Ferner stellt die Prüfbehörde das 2011 gegründete nationale Cyber-Abwehrzentrum infrage. Es gebe keinen Nachweis, dass dieses einen Mehrwert erbringe. Den durch die Bezeichnung geweckten Erwartungen werde es jedenfalls "bisher nicht gerecht".
Erfolg der Cybersicherheitsstrategie "unklar"
Überdies lassen die Prüfer kein gutes Haar an der Cybersicherheitsstrategie des Bundesinnenministeriums. Diese hatte 2021 der damalige Bundesinnenminister Horst Seehofer (CSU) vorgestellt und seine Amtsnachfolgerin Nancy Faeser (SPD) hatte sie erweitert.
Weder seien dabei bestehende Defizite analysiert worden, noch habe die Bundesregierung den Personal- und Ausgabenbedarf ermittelt. Es sei "unklar", ob die Strategie etwas zur Verbesserung der deutschen Sicherheitslage beigetragen habe.
Von der neuen Bundesregierung fordern die Prüfer eine Analyse und Verschlankung der bisherigen Cybersicherheitsarchitektur. Die Regierung solle ihre Maßnahmen "zentral steuern" und für ein besseres Ausgabencontrolling sorgen. Durch die Ausnahmen in der Schuldenbremse möglich gewordene Milliardeninvestitionen sollen auch der Cybersicherheit zugutekommen – ein "Mehr an Geld" führe aber nicht automatisch zu mehr Sicherheit, mahne der Rechnungshof an.
Ministerien stimmen "im Wesentlichen" zu
Stellungnahmen des Bundesinnenministeriums sowie des neu eingerichteten Ministeriums für Digitales und Staatsmodernisierung auf Anfrage der iX-Redaktion stehen zur Stunde noch aus. Laut dem Spiegel hätten beide Ministerien in Vorabstellungnahmen, die Teil des Rechnungshofberichts sind, dem Befund mangelnder Krisenresilienz "im Wesentlichen zugestimmt". Die vielen verteilten Zuständigkeiten, die der Rechnungshof moniert, seien auch auf europäische Vorgaben zurückzuführen. Und das kritisierte Cyber-Abwehrzentrum sei eine Kooperationsplattform ohne Befugnisse in der Cyberabwehr, solle aber "fortentwickelt" werde.
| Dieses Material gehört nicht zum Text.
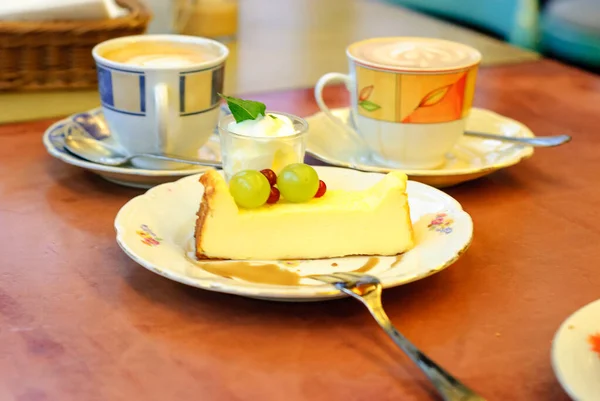 Vacker Cheesecake Med Bär Och Grädde Dekorerad Med Mynta Blad — Stockfoto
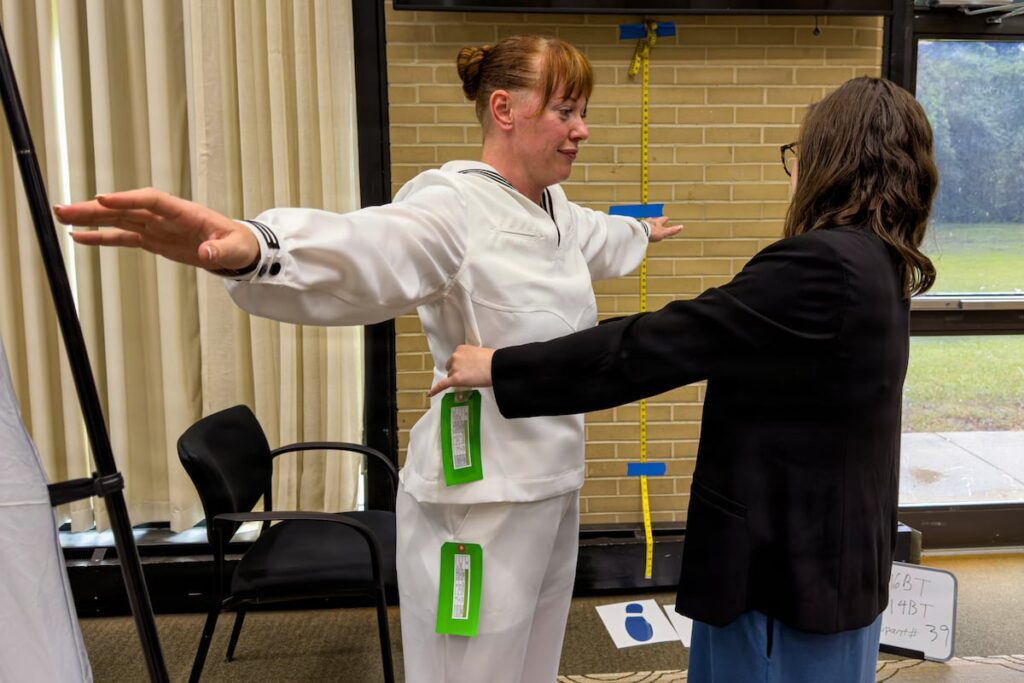Navy works with 80 female sailors to evaluate future uniforms Navy works with 80 female sailors to evaluate future uniforms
Ebenfalls wolle das Innenministerium seine Cybersicherheitsstrategie bis August 2025 evaluiert haben.
Der Bundesrechnungshof bestätigte lediglich, dass man dem Haushaltsausschuss des Deutschen Bundestags einen entsprechenden Beratungsbericht zugeleitet habe. Da es sich um eine Verschluss-Sache "nur für den Dienstgebrauch" handele, könne man keine weiteren Kommentare abgeben.